* _Doel_
Ga verder met de tekst over het voorstel voor aanvullend onderzoek naar de kosten en baten van in- en uitgaande mobiliteit, en begin direct na de laatste zin ervan.

Voorstel voor aanvullend onderzoek

Op basis van bovenstaande concludeer ik thans onvoldoende gegevens te hebben om gefundeerde uitspraken te kunnen doen over het brede kosten-baten plaatje. Ik geef daarom opdracht aan het CPB voor vervolgonderzoek naar de maatschappelijke kosten en baten van in- en uitgaande mobiliteit. Dit aanvullende onderzoek betreft:

  • bepaling van het netto effect van in- en uitgaande mobiliteit voor de overheidsfinanciën door onder meer ook het effect op BTW en belasting

  • op bijbanen en het effect van eventuele extra druk op de collectief gefinancierde voorzieningen mee te nemen.

  • Inzicht in ook het structurele effect op de overheidsfinanciën via berekening van de bijdragen van buitenlandse studenten aan de overheidsfinanciën over hun hele leven. Een deel van de buitenlandse studenten blijft na hun studie immers hier werken en draagt daarmee bij aan verbetering van de overheidsfinanciën via het betalen van belasting. Dit aanvullend onderzoek zou ook moeten leiden tot een beter inzicht in de «stay rate» van in Nederland afgestudeerde studenten

  • uitwerking en concretisering van de verschillende welvaartseffecten van in- en uitgaande mobiliteit. Hierbij zullen ook eventuele verdringingseffecten op de arbeidsmarkt worden bezien.

* _De gegevens_

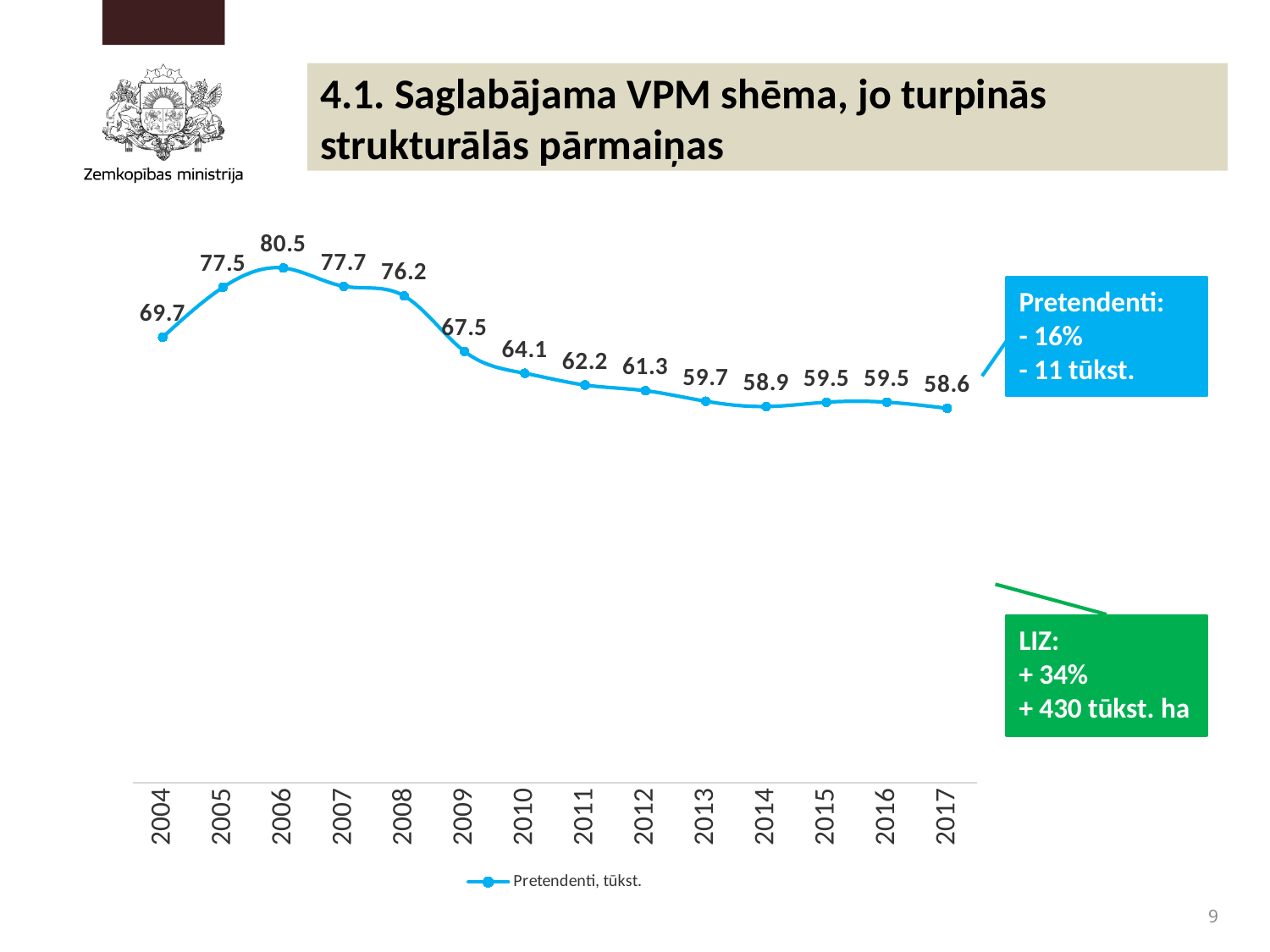
Which year has a larger value, 2008 or 2010? 2008 Which year has the lowest value in the line chart? 2017 How many years are plotted on the x axis of the chart? 14 What kind of chart is shown on the slide? line chart Does the plotted value rise or fall from 2006 to 2017? fall What is the difference between the values for 2006 and 2017? 21.9 How many series does the chart legend list? 1 What is the value for 2017 in the line chart? 58.6 Which year has the highest value in the line chart? 2006 What is the difference between the values for 2004 and 2005? 7.8 What is the value for 2009 in the line chart? 67.5 What is the value for 2006 in the line chart? 80.5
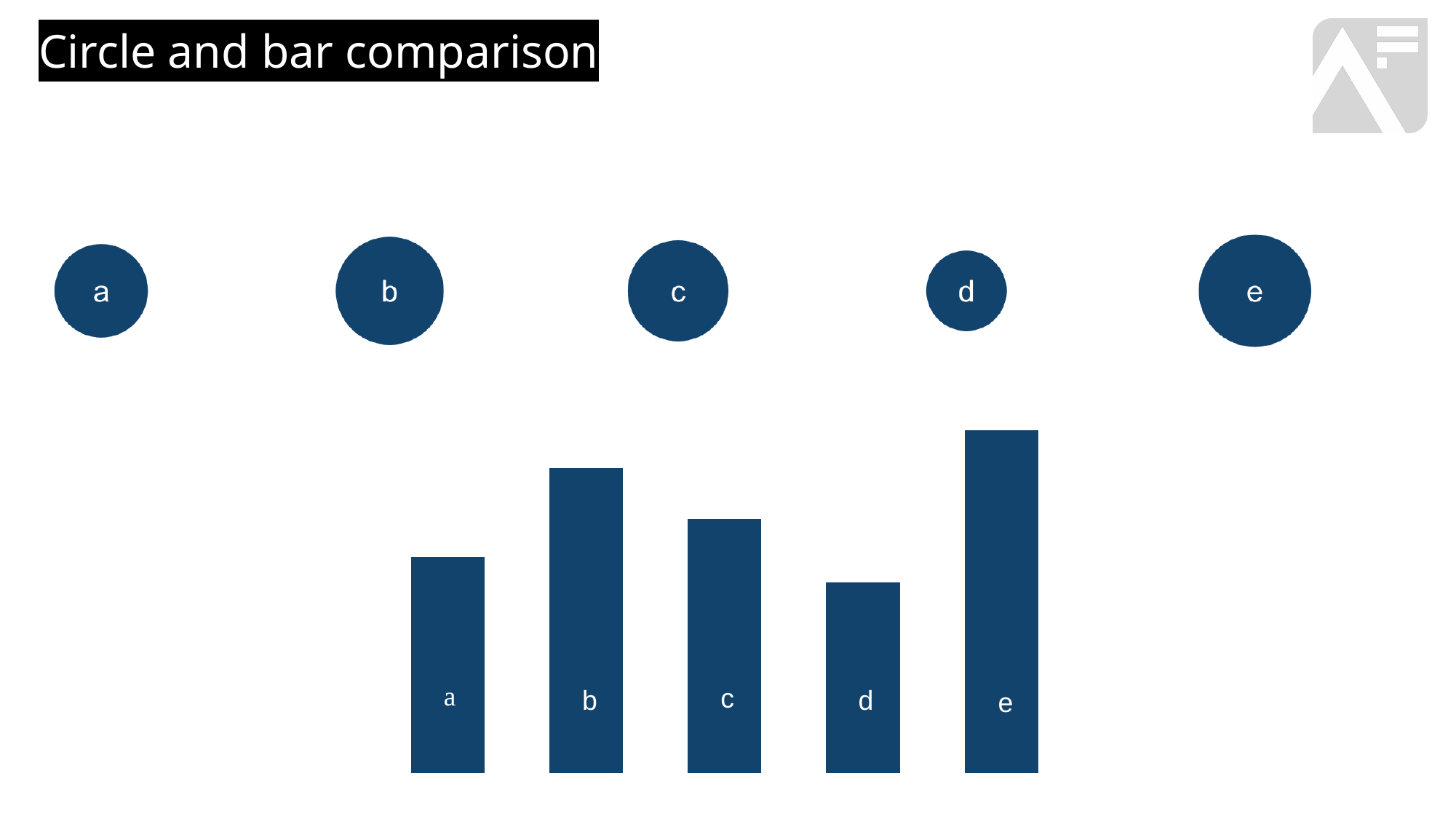
What kind of chart is shown at the bottom of the slide? bar chart In the bar chart, which bar is taller, b or c? b In the bar chart, which bar is taller, a or d? a In the bar chart, which category has the tallest bar? e In the bar chart, which category has the shortest bar? d How many circles are shown in the top row? 5 What is the title of the slide? Circle and bar comparison Among the circles in the top row, which one is the largest? e Among the circles in the top row, which is larger, a or b? b How many bars are in the bar chart? 5 Among the circles in the top row, which one is the smallest? d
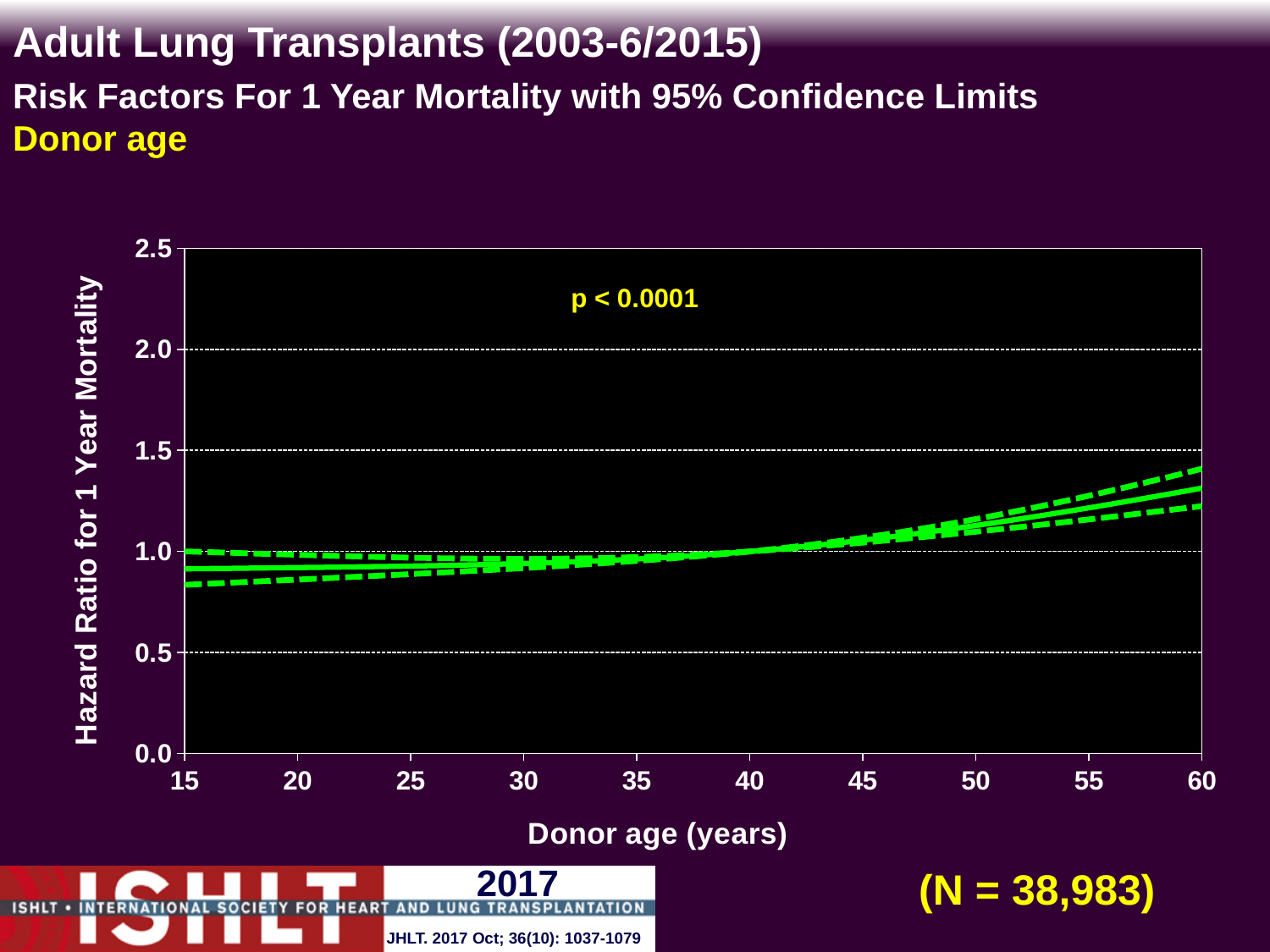
What is the label of the x axis of the chart? Donor age (years) Is the hazard ratio for 1 year mortality at a donor age of 60 years greater or less than 1.0? greater Is the hazard ratio for 1 year mortality at a donor age of 15 years greater or less than 1.0? less Does the hazard ratio for 1 year mortality rise or fall as donor age increases from 15 to 60 years? rise Is the hazard ratio for 1 year mortality at a donor age of 55 years greater or less than 1.0? greater What kind of chart is shown on the slide? line chart What p-value is printed on the chart? p < 0.0001 What is the highest value labelled on the y axis of the chart? 2.5 How many tick marks are labelled on the x axis of the chart? 10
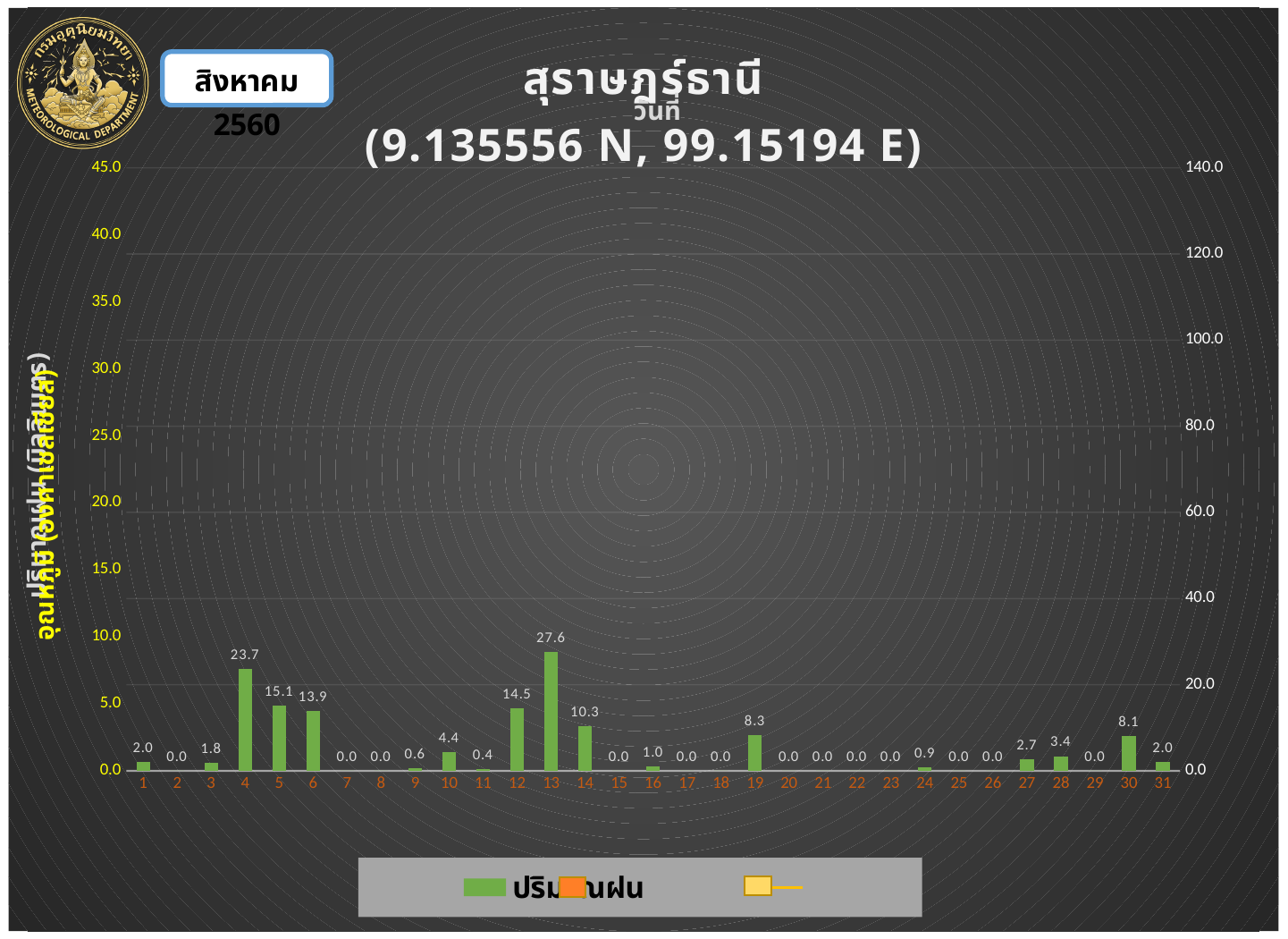
What are the coordinates shown in the chart title? 9.135556 N, 99.15194 E What is the rainfall value for day 28? 3.4 What is the rainfall value for day 4? 23.7 Which day has the highest rainfall value? 13 Which is larger, the rainfall value for day 12 or for day 14? day 12 What is the rainfall value for day 30? 8.1 What is the difference between the rainfall values for day 13 and day 4? 3.9 What kind of chart is shown on the slide? bar chart How many days are shown on the x axis? 31 What is the difference between the rainfall values for day 5 and day 6? 1.2 Which is larger, the rainfall value for day 19 or for day 30? day 19 What is the rainfall value for day 13? 27.6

* _Verwachte uitvoer_
De resultaten van een vervolgonderzoek worden naar verwachting voorjaar 2012 opgeleverd. In mei 2012 zal de Tweede Kamer geïnformeerd worden over de uitkomsten.

4. Risicofactoren

Een internationaal georiënteerd hoger onderwijs is van belang voor de Nederlandse kenniseconomie. Ik wil hier echter ook wijzen op een aantal mogelijke risico’s die afbreuk kunnen doen aan positieve effecten van internationalisering.

Ongebreidelde toename van de instroom van buitenlandse studenten, zeker in het geval van oververtegenwoordigde nationaliteiten, kan serieuze negatieve gevolgen gaan hebben voor de kwaliteit van het onderwijs. Bij oververtegenwoordiging van bepaalde nationaliteiten zullende bijvoorbeeld veronderstelde baten van een «international classroom» minder uit de verf komen.

Ook de toegankelijkheid van opleidingen voor Nederlandse studenten kan in het gedrang komen. Van verdringingseffecten is thans nog geen sprake. Als ze er komen zullen ze eerst vooral lokaal neerslaan. Met de verwachte continue meerjarige doorgroei en met de uitbreiding van het aantal fixus opleidingen, zal er druk op de toegankelijkheid van opleidingen kunnen ontstaan. Trend is dat het aantal buitenlandse studenten bij fixus-opleidingen stijgt. Nader onderzoek op dit vlak is nodig.

Een belangrijk gegeven is hier uiteraard de EU context. Binnen de context van de Europese interne markt zijn afspraken gemaakt over vrij verkeer van goederen, diensten en personen met als doel de welvaart binnen Europa te vergroten. Binnen deze context dienen op basis van het non-discriminatie principe Nederlandse studenten en studenten uit een ander EU land onder dezelfde voorwaarden toegelaten te worden. Dat betekent dat mogelijkheden voor sturing zowel voor overheid als instellingen beperkt zijn.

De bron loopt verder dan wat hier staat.